Folks, you are watching me change before your very eyes! Spending so much time at 3 Treasures Community Acupuncture has me developing a taste for New Age music. Yup, you heard me. NEW AGE MUSIC. I find myself shopping on iTunes for the best stuff. I know it sounds crazy, but let me tell you a little bit about myself.

I went to college at the University of California Santa Cruz. If you know anything about the school, enough said. But if you don't, here's some tidbits:

1) No grades.
2) Big Environmental Studies program (back in '86 this was unheard of).
3) Shirt & shoes optional in class.
4) It's in the redwood forest overlooking Monterey Bay.
5) Longhairs, longhairs, longhairs.

Also, the town of Santa Cruz is THE hippie 60's throwback town. At least until the earthquake. Of course, now it's probably rivaled by Burlington, VT, or some place like that. But I digress.

I eat well. I eat whole grains, fruits, and vegetables. I used to be a vegetarian. Then I was "vegetarian-like." Now I'm an omnivore. I love meat! (But of course, I buy only the most responsible meat, because I just can't stand the thought of factory farming.) I bring my own bags to the grocery store. I shop at farmers' markets.

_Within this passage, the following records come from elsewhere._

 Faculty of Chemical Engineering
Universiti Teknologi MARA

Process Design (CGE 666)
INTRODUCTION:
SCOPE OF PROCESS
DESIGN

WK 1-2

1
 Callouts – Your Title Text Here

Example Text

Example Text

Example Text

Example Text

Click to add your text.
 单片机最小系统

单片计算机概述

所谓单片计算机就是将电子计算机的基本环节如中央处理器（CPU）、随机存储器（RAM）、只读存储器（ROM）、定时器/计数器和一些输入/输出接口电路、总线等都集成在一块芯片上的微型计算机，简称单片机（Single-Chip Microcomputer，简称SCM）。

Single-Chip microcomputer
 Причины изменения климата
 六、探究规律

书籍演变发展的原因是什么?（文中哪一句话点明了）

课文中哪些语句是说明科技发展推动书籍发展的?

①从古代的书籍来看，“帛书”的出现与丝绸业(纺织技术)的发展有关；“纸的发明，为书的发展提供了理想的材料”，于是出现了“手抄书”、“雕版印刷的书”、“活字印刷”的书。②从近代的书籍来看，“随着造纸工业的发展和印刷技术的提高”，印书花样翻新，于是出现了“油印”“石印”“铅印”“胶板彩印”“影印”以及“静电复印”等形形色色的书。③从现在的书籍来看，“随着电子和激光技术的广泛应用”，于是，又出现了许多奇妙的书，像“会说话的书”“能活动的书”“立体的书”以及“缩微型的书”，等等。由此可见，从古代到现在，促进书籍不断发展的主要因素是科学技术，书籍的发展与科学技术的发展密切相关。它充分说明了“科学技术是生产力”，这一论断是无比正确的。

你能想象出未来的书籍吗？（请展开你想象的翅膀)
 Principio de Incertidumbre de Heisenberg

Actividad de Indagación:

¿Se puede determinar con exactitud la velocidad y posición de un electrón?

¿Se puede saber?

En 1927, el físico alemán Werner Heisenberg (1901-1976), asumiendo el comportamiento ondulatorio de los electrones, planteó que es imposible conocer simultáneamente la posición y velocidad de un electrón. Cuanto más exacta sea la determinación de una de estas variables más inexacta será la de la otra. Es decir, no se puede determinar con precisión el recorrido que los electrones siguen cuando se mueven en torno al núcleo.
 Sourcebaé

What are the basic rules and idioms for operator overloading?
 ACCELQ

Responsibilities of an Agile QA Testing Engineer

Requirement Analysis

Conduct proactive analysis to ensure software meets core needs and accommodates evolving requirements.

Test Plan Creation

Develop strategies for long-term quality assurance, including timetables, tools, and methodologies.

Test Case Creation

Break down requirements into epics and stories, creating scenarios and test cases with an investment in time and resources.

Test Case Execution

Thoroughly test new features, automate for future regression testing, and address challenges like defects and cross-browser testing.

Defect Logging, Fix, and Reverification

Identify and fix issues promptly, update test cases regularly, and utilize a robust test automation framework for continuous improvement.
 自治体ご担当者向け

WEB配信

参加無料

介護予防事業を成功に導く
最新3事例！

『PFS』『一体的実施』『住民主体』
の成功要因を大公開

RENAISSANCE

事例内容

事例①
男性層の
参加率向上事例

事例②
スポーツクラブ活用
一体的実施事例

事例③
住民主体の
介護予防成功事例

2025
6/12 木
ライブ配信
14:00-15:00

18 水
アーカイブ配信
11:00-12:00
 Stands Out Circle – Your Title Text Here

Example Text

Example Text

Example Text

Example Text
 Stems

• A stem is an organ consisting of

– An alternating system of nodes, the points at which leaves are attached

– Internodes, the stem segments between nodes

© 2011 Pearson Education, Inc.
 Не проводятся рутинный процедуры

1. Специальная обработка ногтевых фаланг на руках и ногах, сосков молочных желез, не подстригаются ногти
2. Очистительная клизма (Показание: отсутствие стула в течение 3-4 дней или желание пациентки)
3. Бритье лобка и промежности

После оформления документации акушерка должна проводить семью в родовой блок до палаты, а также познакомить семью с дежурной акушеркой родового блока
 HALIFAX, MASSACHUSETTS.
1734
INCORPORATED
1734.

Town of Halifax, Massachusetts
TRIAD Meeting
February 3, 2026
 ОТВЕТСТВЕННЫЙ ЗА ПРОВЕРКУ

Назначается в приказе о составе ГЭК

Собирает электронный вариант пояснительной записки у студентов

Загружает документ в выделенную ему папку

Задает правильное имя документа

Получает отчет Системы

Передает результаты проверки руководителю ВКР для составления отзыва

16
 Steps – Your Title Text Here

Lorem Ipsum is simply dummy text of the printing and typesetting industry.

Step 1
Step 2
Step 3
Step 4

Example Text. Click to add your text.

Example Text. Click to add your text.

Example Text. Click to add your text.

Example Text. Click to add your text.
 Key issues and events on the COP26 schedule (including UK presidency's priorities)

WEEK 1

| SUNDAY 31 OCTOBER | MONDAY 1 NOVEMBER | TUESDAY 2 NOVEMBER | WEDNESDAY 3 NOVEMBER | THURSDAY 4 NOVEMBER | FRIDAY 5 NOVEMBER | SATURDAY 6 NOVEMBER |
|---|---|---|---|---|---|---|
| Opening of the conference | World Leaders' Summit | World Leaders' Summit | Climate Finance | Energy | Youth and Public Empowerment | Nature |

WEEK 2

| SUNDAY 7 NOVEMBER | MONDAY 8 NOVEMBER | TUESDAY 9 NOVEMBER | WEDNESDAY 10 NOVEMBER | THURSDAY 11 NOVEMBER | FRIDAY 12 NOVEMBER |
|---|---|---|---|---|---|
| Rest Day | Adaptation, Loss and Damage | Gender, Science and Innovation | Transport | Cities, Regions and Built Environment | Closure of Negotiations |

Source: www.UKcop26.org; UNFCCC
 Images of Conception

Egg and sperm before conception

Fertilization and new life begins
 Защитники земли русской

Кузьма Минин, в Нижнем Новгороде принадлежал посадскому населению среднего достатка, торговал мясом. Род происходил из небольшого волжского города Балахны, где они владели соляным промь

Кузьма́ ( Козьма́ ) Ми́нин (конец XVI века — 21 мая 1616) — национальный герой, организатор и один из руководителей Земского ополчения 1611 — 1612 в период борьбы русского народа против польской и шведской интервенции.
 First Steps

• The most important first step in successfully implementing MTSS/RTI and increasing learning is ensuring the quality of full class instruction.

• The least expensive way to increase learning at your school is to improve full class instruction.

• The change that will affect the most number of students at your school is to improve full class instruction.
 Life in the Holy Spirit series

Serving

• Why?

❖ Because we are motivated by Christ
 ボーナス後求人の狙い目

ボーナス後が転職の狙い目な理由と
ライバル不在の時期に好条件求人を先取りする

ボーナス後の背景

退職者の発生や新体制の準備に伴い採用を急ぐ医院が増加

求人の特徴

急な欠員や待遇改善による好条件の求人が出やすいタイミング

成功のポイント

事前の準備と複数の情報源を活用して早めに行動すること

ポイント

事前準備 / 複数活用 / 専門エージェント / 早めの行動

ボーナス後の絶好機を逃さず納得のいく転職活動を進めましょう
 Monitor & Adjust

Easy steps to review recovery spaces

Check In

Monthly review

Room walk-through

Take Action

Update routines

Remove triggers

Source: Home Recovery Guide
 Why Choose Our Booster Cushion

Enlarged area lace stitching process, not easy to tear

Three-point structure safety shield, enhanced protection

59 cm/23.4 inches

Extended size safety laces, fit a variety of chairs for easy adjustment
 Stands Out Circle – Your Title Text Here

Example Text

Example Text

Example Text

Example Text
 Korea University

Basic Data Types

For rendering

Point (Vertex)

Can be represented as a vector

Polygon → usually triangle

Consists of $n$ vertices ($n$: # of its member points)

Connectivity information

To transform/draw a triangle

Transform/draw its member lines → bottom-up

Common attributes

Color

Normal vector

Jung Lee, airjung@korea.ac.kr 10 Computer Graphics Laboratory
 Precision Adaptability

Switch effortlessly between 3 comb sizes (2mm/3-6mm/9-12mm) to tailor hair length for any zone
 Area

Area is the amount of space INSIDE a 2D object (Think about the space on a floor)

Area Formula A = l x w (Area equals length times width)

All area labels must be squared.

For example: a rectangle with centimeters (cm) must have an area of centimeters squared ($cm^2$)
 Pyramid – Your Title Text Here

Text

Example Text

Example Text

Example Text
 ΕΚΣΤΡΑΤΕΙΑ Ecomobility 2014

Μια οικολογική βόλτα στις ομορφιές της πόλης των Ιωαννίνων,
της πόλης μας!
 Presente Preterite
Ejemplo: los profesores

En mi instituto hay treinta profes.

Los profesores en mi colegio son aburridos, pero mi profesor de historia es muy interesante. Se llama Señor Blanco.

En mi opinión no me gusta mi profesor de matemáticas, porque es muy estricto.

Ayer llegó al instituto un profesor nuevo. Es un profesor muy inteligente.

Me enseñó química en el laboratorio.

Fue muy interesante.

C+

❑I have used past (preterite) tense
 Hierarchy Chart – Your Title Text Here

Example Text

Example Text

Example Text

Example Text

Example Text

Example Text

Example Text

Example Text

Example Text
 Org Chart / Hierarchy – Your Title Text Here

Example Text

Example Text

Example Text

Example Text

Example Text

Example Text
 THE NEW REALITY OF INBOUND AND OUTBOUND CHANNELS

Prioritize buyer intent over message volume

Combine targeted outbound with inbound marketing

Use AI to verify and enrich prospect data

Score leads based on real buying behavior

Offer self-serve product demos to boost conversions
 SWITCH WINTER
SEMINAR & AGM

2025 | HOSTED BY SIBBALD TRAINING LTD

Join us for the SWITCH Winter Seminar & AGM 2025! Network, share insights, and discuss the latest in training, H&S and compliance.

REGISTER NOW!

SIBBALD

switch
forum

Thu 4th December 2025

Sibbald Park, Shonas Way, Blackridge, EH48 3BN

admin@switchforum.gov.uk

OK. None of this no big deal, right? I'm not special. I've always leaned towards the recycle, reuse, compost. And now I like New Age music. My acupuncturist has me off coffee and sugar. Yikes!

What's happening? I am scared. What if I want to do some crackpot diet like Only Lemon Juice for 10 Days? I once knew a woman in SC who only ate tomatoes. Exclusively. I am really scared I might be losing my mind. So if you catch me wanting to change my diet (or my daughter's) to some crazy shit like that, please put a stop to it.

But, there's probably no real danger here. After all, I still swear publicly. Also, I shave my legs if they are going to show. And while Ariel was napping today, I spent about 20 minutes plucking my eyebrows. So I think I'm safe from becoming a total naturalist freak.

Neighbors, if you see me naked in the yard, call the police!